DOCUMENT SECTION |
Figure 2. Macroscopic observation of wound healing progress in control and extract-treated groups at given post-wounding time points.

Figure 3. Average percentages of wound contraction of the experimental groups at post-wounding days 7, 14 and 21 (n= 3).

** denote significant changes of wound contraction at day 14 in comparison to control group, **p < 0.01.

Our study demonstrated a dose dependent effect of the methanolic extract on wound healing, as evident from the wound closure observed for the 10% (w/w) vs 50% (w/w) extract treated animals. General wound morphology in post wounding day 3 shows a well-developed scab formation in all groups (Figure 2). We did not observe any adverse effects in both control and extract treated animals. At day 14, there was almost complete closure of the wound in the high dose group (Figure 2).

We observed a high density of inflammatory cells in the low dose and high dose treated tissues (Figure 4). The low dose and high dose treated animals showed epithelialization at day 7, whereas the control group showed epithelialization at day 14. Inflammatory cells become prominent, which may include neutrophils, followed by macrophages and mast cells that emigrate from nearby tissues, playing a crucial role in combating infection (Martin & Leibovich, 2005).

Figure 4. Histopathological characteristics of wound granulation tissue on post-wounding days 7, 14 and 21 stained with hematoxylin.

Day 3 control and treated rats: presence of inflammatory cells is evident. Collagen deposition observed in the high dose treated animals at day 14. BV: blood vessels; F: fibroblasts; IC: inflammatory cells (x400).

Based on histological observations, granulation tissue from all experimental groups displayed increased infiltration of fibroblast cells, indicative of active proliferation (Figure 4). Among all of the experimental groups, high-dose treated group showed greater wound contraction at post-wounding day 14 (Table 3). At post-wounding day 21, the wound in the high-dose treated group showed a more densely packed organization of collagen and connective tissues compared to the low dose-treated and control group.

EXERCISE INSTRUCTIONS |
Decide whether each statement agrees with the wound healing text above, answering yes or no and quoting the words from the text that settle it. (a) Both the low dose and high dose animals showed epithelialization by day 7. (b) Adverse effects were seen in the extract-treated animals. (c) At day 3, only the high dose group had a well-developed scab.

EXERCISE DATA |
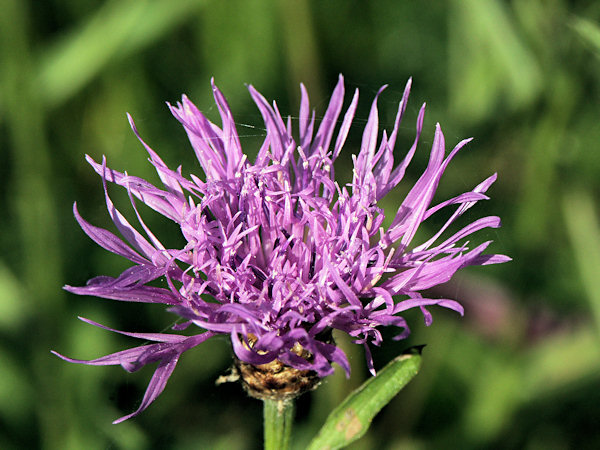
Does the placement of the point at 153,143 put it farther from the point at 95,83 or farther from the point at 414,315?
the point at 414,315

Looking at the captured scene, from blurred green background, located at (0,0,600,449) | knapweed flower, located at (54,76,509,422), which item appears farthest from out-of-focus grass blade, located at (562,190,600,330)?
knapweed flower, located at (54,76,509,422)

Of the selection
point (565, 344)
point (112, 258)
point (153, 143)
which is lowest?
point (565, 344)

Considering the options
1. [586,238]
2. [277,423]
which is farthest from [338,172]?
[277,423]

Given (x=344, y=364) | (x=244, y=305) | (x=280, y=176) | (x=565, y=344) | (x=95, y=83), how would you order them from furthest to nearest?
(x=95, y=83) → (x=565, y=344) → (x=280, y=176) → (x=244, y=305) → (x=344, y=364)

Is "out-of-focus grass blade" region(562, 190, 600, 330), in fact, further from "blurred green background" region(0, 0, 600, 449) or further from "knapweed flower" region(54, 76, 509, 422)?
"knapweed flower" region(54, 76, 509, 422)

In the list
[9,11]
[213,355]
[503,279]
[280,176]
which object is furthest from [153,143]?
[503,279]

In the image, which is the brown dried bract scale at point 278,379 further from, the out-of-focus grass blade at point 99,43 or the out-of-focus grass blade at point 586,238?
the out-of-focus grass blade at point 99,43

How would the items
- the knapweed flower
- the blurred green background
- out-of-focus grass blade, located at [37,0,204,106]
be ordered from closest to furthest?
the knapweed flower, the blurred green background, out-of-focus grass blade, located at [37,0,204,106]
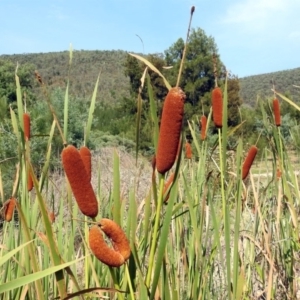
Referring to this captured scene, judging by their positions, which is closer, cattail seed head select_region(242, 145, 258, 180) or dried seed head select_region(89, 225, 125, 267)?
dried seed head select_region(89, 225, 125, 267)

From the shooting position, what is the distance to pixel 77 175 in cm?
62

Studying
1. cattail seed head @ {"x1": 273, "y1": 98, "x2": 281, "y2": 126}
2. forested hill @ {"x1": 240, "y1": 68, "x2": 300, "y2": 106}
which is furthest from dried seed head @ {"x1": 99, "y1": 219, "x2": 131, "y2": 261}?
forested hill @ {"x1": 240, "y1": 68, "x2": 300, "y2": 106}

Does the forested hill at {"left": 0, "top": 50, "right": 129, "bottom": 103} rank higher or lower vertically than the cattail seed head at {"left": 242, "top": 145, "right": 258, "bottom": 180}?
higher

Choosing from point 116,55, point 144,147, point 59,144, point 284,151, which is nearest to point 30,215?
point 284,151

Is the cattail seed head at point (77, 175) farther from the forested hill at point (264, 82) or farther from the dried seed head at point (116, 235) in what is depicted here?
the forested hill at point (264, 82)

ANSWER SECTION |
(a) Yes: "The low dose and high dose treated animals showed epithelialization at day 7"
(b) No: "We did not observe any adverse effects in both control and extract treated animals."
(c) No: "General wound morphology in post wounding day 3 shows a well-developed scab formation in all groups"